Cleaning Data in Data Science | Practical Guide

Here's something nobody tells you before you get into data science: you're gonna spend most of your time cleaning data. Not building cool models. Not making pretty dashboards. Cleaning. The usual estimate is 60-80% of project time goes to data prep. When I first heard that number, I thought it was exaggerated. It's not.

So let's talk about what actually comes up when you're knee-deep in a messy dataset.

Why You Can't Skip This Part

Garbage in, garbage out. Yeah, everybody says it. Doesn't make it less true though.
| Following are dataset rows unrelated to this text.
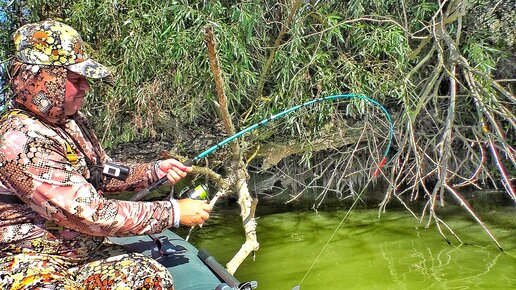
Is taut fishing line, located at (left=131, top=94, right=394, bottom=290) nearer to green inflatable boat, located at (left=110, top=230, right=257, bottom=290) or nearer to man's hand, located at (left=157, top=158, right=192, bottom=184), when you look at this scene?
man's hand, located at (left=157, top=158, right=192, bottom=184)

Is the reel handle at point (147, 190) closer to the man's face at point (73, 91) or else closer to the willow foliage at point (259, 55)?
the man's face at point (73, 91)

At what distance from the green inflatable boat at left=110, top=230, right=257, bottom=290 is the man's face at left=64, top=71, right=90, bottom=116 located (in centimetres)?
61

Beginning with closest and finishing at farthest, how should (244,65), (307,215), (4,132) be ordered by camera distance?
1. (4,132)
2. (244,65)
3. (307,215)

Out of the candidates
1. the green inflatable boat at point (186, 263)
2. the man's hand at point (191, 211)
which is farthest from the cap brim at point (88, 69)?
the green inflatable boat at point (186, 263)

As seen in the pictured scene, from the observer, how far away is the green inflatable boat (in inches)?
82.6

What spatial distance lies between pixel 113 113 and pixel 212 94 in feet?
3.38

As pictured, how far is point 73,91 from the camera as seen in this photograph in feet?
5.77

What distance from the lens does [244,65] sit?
14.1ft

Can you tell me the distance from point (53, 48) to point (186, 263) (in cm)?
109

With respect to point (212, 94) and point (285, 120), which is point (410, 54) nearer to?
point (285, 120)

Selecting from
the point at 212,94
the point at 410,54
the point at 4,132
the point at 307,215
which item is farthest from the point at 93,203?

Train an XGBoost model on dirty data and it'll give you predictions that look really confident and are completely wrong. Missing values crash your pipeline at 2am. Duplicate rows make your accuracy metrics look better than they should. And inconsistent formatting? That's the one that really gets you. Your SQL join returns zero rows and you spend three hours before realizing "United States" and "US" don't match.

Cleaning data in data science isn't the fun part. But if you skip it, nothing else works.

The Stuff You'll Actually Encounter

1. Missing Values

Every. Single. Real. Dataset. Has them.

The question isn't whether you've got missing data. It's what you do about it.

import pandas as pd

df = pd.read_csv('sales_data.csv')

# First, see what's actually missing
print(df.isnull().sum())
print(df.isnull().mean() * 100)  # percentage missing per column

Now you've got choices:

Just drop the rows: df.dropna() — but only if missing data is rare (under 5%) and actually random. If one demographic has way more gaps than another, dropping introduces bias.
Fill with something reasonable: df['price'].fillna(df['price'].median()) — median for numbers, mode for categories. Don't use mean if you've got outliers — it'll pull everything toward the extremes.
Forward or backward fill: df['temp'].fillna(method='ffill') — this makes sense for time series. The last recorded temperature is probably a decent guess for the next missing one.
Flag it and fill: Add a column like df['price_missing'] = df['price'].isnull() before you fill. That way your model can learn from the pattern of what's missing.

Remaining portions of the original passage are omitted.